Reaching a very elderly age can be a critical experience, involving massive often painful loss. Losing one's physical capacities, loved ones, social status, home, etc. can provoke an identity crisis, potentially leading to a new approach to self, or in certain persons, to psychiatric disorders. As life expectancy, and by consequence the prevalence of age-related morbidity, increases, the human and social impact of psychopathological disorders in the very elderly is becoming a major challenge for scientific research. Based on the clinical case of a 70-year-old nursing home resident, we propose a reflection on persecutory delusions as a mode of deterioration in a context of early-stage dementia. Considering the patient's past history and her own comments on her life experience as an institutional resident, as well as the transfer movements operating during the interviews, we attempt to highlight the way in which delusional construction and reconstruction processes created meaning for her, examining the way delusion can function as a supportive element for a coherent identity.
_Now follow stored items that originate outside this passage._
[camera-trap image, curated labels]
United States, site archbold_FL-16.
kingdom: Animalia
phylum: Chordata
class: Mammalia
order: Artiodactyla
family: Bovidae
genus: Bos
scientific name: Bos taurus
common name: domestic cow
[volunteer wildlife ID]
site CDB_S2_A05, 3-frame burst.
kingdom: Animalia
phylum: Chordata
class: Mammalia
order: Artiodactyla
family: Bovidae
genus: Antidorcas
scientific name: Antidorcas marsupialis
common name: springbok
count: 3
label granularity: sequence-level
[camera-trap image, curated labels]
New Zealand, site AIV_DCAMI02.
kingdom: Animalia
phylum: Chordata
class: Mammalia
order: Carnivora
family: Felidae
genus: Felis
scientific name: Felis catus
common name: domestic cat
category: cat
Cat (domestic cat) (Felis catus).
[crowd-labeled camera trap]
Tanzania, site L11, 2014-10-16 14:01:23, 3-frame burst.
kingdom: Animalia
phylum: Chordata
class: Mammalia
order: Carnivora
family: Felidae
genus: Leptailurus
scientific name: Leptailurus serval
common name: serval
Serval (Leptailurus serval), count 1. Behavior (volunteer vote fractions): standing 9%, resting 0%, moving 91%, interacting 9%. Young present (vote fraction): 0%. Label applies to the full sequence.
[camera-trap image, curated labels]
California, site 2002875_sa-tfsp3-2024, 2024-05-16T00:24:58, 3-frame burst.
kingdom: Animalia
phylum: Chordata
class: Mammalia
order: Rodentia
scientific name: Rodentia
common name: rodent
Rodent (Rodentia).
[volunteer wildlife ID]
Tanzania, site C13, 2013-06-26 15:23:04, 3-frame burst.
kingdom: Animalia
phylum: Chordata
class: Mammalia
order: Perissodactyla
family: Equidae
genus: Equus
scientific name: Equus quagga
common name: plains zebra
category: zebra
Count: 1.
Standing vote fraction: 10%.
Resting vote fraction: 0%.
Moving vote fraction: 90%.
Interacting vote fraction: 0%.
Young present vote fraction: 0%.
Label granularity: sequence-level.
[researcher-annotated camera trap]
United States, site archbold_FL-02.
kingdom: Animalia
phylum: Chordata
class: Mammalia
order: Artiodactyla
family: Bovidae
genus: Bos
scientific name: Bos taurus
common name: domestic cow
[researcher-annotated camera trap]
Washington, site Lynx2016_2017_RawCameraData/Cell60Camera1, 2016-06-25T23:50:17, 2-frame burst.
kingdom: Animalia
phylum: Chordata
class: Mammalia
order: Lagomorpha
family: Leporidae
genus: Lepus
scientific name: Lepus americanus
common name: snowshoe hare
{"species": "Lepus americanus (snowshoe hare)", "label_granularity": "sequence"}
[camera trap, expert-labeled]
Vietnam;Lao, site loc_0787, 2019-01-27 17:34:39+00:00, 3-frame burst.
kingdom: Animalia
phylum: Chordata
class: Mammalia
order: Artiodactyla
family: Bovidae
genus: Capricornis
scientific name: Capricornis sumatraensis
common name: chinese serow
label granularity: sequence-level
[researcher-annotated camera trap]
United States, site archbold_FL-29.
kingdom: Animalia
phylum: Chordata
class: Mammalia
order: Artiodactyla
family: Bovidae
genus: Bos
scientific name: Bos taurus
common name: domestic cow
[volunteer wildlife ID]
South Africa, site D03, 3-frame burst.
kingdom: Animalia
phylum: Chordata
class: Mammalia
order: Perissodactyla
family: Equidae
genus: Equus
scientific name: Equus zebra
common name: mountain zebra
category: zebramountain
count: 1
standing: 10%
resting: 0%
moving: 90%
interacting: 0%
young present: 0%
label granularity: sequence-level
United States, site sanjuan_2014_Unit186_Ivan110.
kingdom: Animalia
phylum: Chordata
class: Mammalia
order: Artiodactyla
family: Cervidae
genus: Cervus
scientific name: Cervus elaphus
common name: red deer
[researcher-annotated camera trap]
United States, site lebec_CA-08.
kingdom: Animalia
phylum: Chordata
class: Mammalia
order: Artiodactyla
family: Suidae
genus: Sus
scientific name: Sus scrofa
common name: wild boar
In a determinedly clinical approach, articulating an analytical reading and a phenomenological approach, we shall be interested in her history as well as her current real-life experience in institution such as she delivers it to us during the conversations. By pressing us on the movements in the transfer, we shall try to bring to light the way the delirious construction and the reconstruction can make sense for her, and which functions the delusion can have in the preservation of a shape of identical cohesion.